● **YOUR INSTRUCTIONS**:
Set down exactly the lines that run from the line with "How do you sequence" to the end of the data, and nothing else.

===== SUPPLIED MATERIAL

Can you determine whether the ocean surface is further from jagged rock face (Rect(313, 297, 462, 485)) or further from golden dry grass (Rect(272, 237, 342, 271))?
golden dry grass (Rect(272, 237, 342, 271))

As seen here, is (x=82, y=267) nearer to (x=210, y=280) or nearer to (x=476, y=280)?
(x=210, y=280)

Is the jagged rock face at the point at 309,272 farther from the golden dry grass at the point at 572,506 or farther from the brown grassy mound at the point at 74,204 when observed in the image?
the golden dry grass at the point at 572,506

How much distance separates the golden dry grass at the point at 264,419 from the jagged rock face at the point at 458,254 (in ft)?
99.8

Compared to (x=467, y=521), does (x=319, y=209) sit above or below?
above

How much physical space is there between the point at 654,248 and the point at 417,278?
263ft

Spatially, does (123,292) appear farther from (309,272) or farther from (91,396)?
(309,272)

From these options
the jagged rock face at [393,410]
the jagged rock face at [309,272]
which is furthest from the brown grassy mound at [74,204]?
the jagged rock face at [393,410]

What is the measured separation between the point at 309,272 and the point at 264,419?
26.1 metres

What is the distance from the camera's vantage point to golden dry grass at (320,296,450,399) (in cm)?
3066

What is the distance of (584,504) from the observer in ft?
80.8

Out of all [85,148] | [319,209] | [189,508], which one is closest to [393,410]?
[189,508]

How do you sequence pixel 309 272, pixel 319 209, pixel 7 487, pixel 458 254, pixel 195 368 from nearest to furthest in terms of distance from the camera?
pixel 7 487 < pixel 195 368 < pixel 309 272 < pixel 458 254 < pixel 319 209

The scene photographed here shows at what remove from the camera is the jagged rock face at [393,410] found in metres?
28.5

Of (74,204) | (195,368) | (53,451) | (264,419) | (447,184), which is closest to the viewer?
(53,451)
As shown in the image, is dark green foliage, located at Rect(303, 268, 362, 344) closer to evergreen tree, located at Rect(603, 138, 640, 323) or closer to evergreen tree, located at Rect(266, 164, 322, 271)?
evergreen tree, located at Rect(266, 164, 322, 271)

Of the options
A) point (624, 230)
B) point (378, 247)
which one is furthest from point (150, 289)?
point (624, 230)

==========

● **RESULT**:
How do you sequence pixel 309 272, pixel 319 209, pixel 7 487, pixel 458 254, pixel 195 368 from nearest to furthest in terms of distance from the camera?
pixel 7 487 < pixel 195 368 < pixel 309 272 < pixel 458 254 < pixel 319 209

The scene photographed here shows at what remove from the camera is the jagged rock face at [393,410] found in metres?
28.5

Of (74,204) | (195,368) | (53,451) | (264,419) | (447,184), which is closest to the viewer?
(53,451)
As shown in the image, is dark green foliage, located at Rect(303, 268, 362, 344) closer to evergreen tree, located at Rect(603, 138, 640, 323) or closer to evergreen tree, located at Rect(266, 164, 322, 271)?
evergreen tree, located at Rect(266, 164, 322, 271)

Of the options
A) point (624, 230)
B) point (378, 247)
which one is furthest from point (150, 289)?
point (624, 230)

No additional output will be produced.